Op-Ed: James Erwin: How Republicans can defund NPR
A step-by-step plan to defund NPR, brought to you by James Erwin.
Taxpayers should not be required to fund a news outlet. As I testified to the House Energy and Commerce’s Subcommittee on Oversight and Investigations in May, state-funded media outlets have no place in a free society.
Yet Americans have been stuck subsidizing National Public Radio (NPR) since 1970. A grand total of $28 billion has been shoveled at the radio network, even as it has run stories as deranged as how the names of bird species are racist and a justification of looting.
The fact that consumers have an endless supply of high-quality podcasts not subsidized by the taxpayer renders NPR unnecessary. The fact that NPR is a taxpayer-funded propaganda machine for the Democratic Party, staffed with left-wing ideologues, makes any Republican voting to fund it downright masochistic.
Republicans could completely defund the Corporation for Public Broadcasting in a reconciliation package next year. CPB is requesting $565 million for the next fiscal year — over a decade, that’s $5 billion dollars in tax cuts you’ve paid for.
Some Republicans will object, citing the CPB talking point that over 70 percent of funding goes to affiliates stations, not the national outlets. In fact, NPR claims that only about 1 percent of its funding comes from taxpayers.
If this is true, Republicans should cut 30 percent of CPB’s budget outright and include a rider that restricts tax dollars to keeping affiliates afloat in rural markets. But this would be a half measure because of the shell game that launders taxpayer funding for NPR through affiliates.
Officially, 31 percent of NPR’s funding comes from licensing fees paid by affiliates. These stations receive $128 million in federal grants annually. Affiliates are required to keep track of how much of their federal grants end up back with NPR, but a 2011 GAO audit of 29 stations found that the majority did not maintain these records. There has been no significant audit since.
If they won’t defund NPR completely, Republicans have two options in a reconciliation package. They can cut CPB’s topline and include a stipulation that affiliates may not use their CPB grants to pay licensing fees to NPR. They can also defund NPR through the tax code by prohibiting any federal funding for NPR and include a new box on tax returns for taxpayers to make a voluntary donation, similar to the Presidential Elections Fund.
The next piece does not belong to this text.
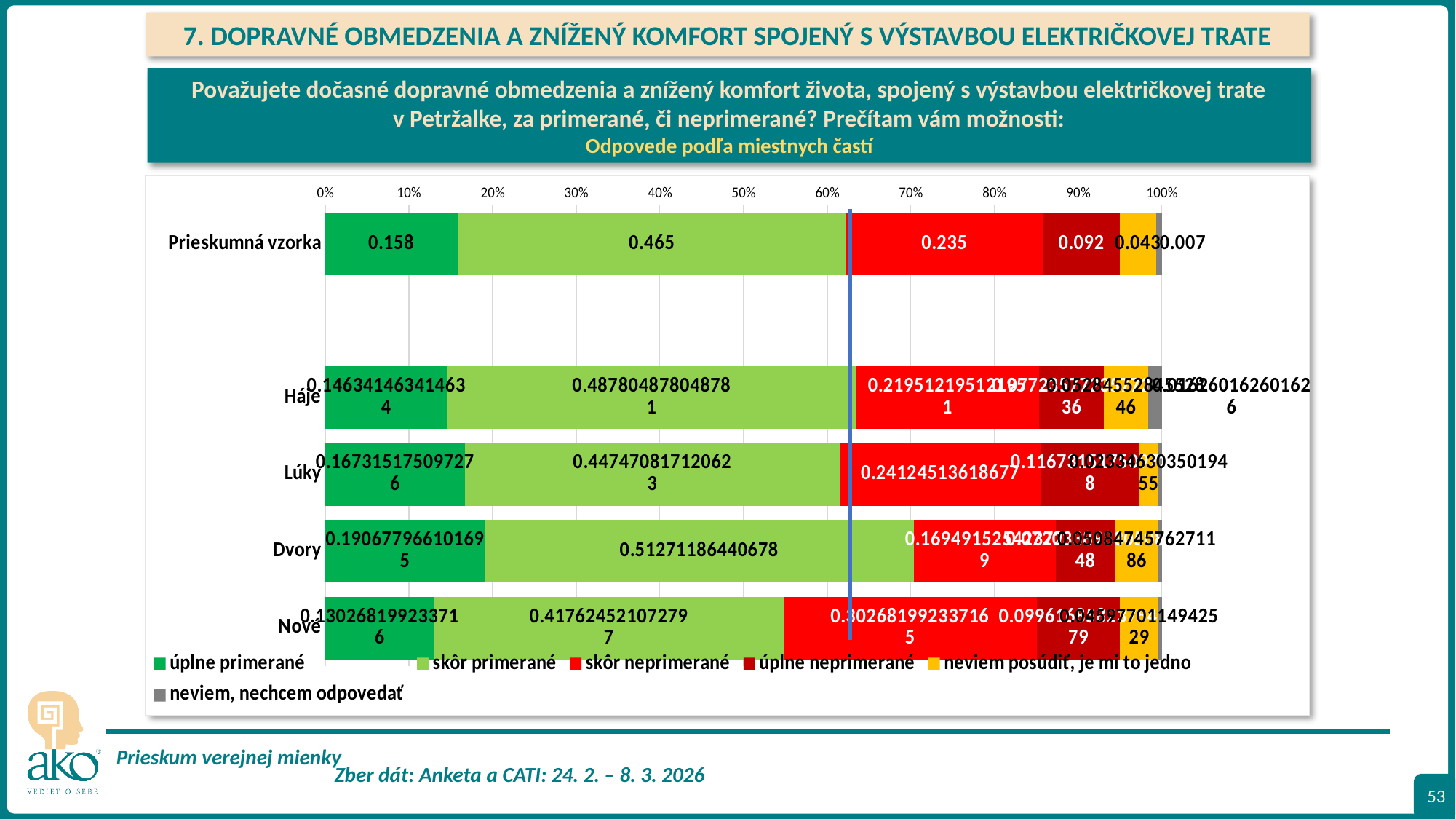
In the 'Prieskumná vzorka' row, what is the difference between 'skôr primerané' and 'úplne primerané'? 0.307 What is the value for 'úplne primerané' in the 'Prieskumná vzorka' row? 0.158 How many categories (rows) are plotted in the chart? 5 Which series has the highest value in the 'Prieskumná vzorka' row? skôr primerané How many series does the chart legend list? 6 What is the value for 'skôr primerané' in the 'Prieskumná vzorka' row? 0.465 In the 'Prieskumná vzorka' row, which is larger: 'skôr primerané' or 'skôr neprimerané'? skôr primerané Is the value for 'úplne primerané' in the 'Dvory' row greater or less than 10%? greater Which colour represents 'úplne primerané' in the legend? green What is the value for 'úplne neprimerané' in the 'Prieskumná vzorka' row? 0.092 What is the value for 'skôr neprimerané' in the 'Prieskumná vzorka' row? 0.235 What kind of chart is shown on the slide? bar chart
Democrats will object to a voluntary contribution because of threats to democracy, or whatever. But reasonable people will agree that taxpayers should volunteer their money for a media outlet like NPR. In this compromise, NPR is still getting hundreds of millions of dollars in free advertising by having their fundraising appeal mailed to every taxpayer in America, and Republican voters will no longer have to pay for a radio station that regards them with disgust.
It is the bare minimum Republicans can do with a trifecta, for their own sake as well as their constituents’. If they fail to act given the opportunity next year, they will have funded another decade of propaganda for the other party with our taxes.
James Erwin works on telecommunications and tech issues for Americans for Tax Reform and is Executive Director of Digital Liberty.